Showtime delivers again
The premium cable network has a good track record with the Golden Globes, as their brand of original programming continually speaks to the preferred sensibilities of voters. This year, it happened again, as both stars of “The Comey Rule” (Jeff Daniels and Brendan Gleeson) earned nominations (in a very competitive category), as did Bryan Cranston for “Your Honor,” Don Cheadle for “Black Monday” (his first nod), and Ethan Hawke for “The Good Lord Bird.” It’s actually a bit surprising one of those limited series didn’t make it into the program race, but these are still more nominations than the network could’ve banked on. Impressive.
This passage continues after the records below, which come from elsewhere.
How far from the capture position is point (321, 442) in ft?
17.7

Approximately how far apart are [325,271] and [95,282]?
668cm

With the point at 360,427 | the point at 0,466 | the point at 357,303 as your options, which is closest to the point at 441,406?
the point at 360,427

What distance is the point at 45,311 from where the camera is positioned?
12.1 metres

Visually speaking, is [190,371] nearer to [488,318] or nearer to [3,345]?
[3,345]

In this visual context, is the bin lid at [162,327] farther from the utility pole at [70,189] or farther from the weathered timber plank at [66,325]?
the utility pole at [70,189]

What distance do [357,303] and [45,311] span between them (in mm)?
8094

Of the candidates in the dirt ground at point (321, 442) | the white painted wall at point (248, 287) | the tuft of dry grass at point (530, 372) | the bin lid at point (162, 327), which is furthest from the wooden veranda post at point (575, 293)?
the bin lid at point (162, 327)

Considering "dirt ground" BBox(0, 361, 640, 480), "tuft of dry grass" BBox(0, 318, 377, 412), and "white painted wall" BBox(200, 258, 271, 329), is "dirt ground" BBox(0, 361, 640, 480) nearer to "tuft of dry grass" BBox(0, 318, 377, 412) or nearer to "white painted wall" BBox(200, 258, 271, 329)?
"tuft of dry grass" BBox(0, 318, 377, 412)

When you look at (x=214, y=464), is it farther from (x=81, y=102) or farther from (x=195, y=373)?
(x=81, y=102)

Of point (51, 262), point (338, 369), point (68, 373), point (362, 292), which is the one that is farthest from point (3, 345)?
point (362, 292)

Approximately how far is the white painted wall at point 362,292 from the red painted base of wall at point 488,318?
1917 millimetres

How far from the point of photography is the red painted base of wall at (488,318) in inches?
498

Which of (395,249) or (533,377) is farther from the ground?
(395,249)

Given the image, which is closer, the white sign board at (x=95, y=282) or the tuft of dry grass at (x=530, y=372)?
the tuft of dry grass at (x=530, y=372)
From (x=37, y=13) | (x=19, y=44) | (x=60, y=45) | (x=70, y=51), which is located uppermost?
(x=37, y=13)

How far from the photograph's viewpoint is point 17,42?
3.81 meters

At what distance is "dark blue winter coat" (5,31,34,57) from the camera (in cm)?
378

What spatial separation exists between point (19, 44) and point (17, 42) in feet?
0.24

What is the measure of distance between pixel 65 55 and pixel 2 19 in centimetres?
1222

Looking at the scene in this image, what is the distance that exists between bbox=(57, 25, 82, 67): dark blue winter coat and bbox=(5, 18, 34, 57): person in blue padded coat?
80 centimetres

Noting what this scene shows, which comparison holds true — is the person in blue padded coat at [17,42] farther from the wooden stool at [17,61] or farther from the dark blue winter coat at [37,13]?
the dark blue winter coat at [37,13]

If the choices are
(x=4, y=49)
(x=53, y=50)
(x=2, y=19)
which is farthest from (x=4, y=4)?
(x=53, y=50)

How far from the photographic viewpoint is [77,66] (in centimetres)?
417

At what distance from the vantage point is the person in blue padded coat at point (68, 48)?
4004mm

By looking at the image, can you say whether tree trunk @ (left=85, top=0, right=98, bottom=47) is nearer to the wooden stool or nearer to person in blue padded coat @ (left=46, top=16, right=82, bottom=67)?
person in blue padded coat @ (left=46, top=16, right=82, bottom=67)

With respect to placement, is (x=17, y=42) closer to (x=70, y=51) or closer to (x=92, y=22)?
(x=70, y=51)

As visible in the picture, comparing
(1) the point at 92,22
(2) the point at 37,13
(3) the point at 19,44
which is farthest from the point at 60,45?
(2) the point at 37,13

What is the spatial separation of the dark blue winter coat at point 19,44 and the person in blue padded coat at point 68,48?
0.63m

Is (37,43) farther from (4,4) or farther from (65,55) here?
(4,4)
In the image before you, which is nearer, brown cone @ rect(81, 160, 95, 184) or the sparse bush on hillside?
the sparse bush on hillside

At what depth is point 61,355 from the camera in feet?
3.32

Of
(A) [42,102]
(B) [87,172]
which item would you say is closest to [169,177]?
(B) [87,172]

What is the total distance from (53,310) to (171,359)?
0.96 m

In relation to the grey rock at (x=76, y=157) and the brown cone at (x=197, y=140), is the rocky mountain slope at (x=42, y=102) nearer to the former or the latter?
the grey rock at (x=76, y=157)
“Small Axe” comes through, as TV
With Steve McQueen’s “collection of film films” landing on both TV and film Top 10 lists (and causing plenty of Twitter fervor over where it belonged), there was a big question as to whether formal voting bodies would accept Amazon Prime Video’s designation. Well, so far, they’re one for one. The HFPA recognized “Small Axe” in the Best Limited Series category and gave John Boyega a nod for Best Actor in a Limited Series, officially slotting it as TV and setting the series up for a long TV awards run (where it belongs).
“Normal People” is still making voters swoon
Hulu’s spring sensation could’ve gone the way of “I May Destroy You” and “Mrs. America,” as early to mid-year titles that lost steam before the Golden Globes, but the HFPA stuck by its Irish favorite. Sally Rooney’s adaptation of her own novel landed nominations for Best Limited Series and Best Actress in a Limited Series for Daisy Edgar-Jones. Paul Mescal missed out, but he got an Emmy nod when Edgar-Jones didn’t, so as of now, they’re effectively even. Which is nice.
The 78th Golden Globes will air Sunday, February 28 at 8 p.m. ET on NBC.